Abstract
Mesoscale water and energy budgets are diagnosed for a squall line during the Convection and Precipitation Electrification Experiment and combined with the results of the two-dimensional Goddard Cumulus Ensemble Model. The fine temporal and spatial resolution of cloud-scale processes contained in the model is used to reduce uncertainty in the diagnosed water budget residual and, thus, to arrive at a good estimate of storm-total rainfall. Profiles of cumulus heating (Q1) and drying (Q2) inferred from the sounding observations are in turn compared with the cloud-scale energy budget terms calculated from the model. This comparison reveals near-agreement in the magnitude and vertical distribution of the peak Q1 and Q2, and also the relative size of the heating and drying at different levels in the column.

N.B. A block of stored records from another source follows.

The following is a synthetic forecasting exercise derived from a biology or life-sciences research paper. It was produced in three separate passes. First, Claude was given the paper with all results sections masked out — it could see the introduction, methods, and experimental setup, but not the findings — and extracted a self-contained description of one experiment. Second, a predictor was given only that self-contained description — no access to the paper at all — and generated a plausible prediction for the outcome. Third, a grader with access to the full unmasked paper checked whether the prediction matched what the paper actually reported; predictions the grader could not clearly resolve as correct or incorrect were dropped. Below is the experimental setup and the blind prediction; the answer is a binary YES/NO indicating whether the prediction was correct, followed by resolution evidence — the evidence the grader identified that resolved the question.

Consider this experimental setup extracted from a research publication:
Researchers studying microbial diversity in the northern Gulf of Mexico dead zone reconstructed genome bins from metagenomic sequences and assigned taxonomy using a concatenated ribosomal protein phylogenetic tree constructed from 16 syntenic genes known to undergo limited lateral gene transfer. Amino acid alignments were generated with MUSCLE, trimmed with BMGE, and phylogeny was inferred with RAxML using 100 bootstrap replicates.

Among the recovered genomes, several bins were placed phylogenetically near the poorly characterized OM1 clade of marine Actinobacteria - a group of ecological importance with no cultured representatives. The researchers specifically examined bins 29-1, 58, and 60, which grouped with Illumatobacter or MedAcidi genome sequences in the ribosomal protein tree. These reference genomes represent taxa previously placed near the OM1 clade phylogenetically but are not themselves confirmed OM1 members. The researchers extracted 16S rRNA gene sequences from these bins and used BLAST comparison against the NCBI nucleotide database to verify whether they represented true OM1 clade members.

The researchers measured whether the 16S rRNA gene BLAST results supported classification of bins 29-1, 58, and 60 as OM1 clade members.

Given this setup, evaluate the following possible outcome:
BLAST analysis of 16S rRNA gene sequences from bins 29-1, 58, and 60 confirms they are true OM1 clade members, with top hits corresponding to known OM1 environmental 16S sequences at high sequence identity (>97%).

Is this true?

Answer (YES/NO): NO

When the size of the mesoscale convective disturbance is approximately the same as the sounding observation network, it may be wrong to assume that the diagnosed vertical eddy heat transport accounts for most of the total eddy transport of moist static energy, F. The cloud model is used to resolve the relative contribution of the horizontal and vertical eddy flux convergence of heat and moisture, and thus it serves as a guide to interpreting the sounding-diagnosed total flux. The model results suggest that although the mean column vertical flux convergence is significantly larger than the column-mean horizontal flux convergence, the horizontal flux convergence does play a significant role in midlevels of the convective region. This flux convergence may be associated with a strong front-to-rear inflow that develops during the mature stage of the squall line.
This study suggests that when combined with the independent results of a mesoscale cloud model, the sounding diagnostics can provide a sensitivity test for the Tropical Rainfall Measuring Mission measurements of rainfall and diabatic heating over the life cycle of an entire mesoscale convective system.